### GIVEN EXERCISE
Update the records from the line containing "Can you tell" through the end of the records, swapping "camera" for "viewer" and keeping everything else unchanged. Return only those lines.

### DATASET ROWS
***

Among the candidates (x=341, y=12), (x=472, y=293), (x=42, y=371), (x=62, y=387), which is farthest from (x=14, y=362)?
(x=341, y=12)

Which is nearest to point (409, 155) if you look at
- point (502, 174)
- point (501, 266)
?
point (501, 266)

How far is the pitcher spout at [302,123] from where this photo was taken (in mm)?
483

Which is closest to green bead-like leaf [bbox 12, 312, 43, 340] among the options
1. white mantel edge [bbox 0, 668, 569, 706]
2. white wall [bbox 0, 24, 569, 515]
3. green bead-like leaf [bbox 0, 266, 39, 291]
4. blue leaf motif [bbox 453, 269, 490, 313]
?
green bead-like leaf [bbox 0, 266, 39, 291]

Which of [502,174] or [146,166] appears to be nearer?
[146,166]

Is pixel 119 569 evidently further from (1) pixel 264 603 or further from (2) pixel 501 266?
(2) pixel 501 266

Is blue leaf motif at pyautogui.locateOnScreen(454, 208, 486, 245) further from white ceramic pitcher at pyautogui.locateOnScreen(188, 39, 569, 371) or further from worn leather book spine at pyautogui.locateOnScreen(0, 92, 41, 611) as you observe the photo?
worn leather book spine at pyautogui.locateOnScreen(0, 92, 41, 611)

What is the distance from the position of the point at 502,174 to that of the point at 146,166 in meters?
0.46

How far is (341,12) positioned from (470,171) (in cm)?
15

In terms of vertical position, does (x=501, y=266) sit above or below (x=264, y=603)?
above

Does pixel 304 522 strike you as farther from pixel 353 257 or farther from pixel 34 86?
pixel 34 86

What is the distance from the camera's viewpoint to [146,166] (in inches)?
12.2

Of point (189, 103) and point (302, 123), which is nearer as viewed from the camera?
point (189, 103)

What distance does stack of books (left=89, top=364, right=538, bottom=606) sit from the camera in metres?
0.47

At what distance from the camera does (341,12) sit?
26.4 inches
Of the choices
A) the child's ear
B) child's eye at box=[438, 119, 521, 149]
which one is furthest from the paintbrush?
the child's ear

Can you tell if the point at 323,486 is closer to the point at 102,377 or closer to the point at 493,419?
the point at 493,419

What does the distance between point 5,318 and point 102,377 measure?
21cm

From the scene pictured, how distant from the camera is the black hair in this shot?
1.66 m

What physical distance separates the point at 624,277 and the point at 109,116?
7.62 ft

***

### RESULT FOR THIS EXERCISE
Can you tell if the point at 323,486 is closer to the point at 102,377 or closer to the point at 493,419?
the point at 493,419

What does the distance between point 5,318 and point 102,377 measure?
21cm

From the scene pictured, how distant from the viewer is the black hair in this shot?
1.66 m

What physical distance separates the point at 624,277 and the point at 109,116?
7.62 ft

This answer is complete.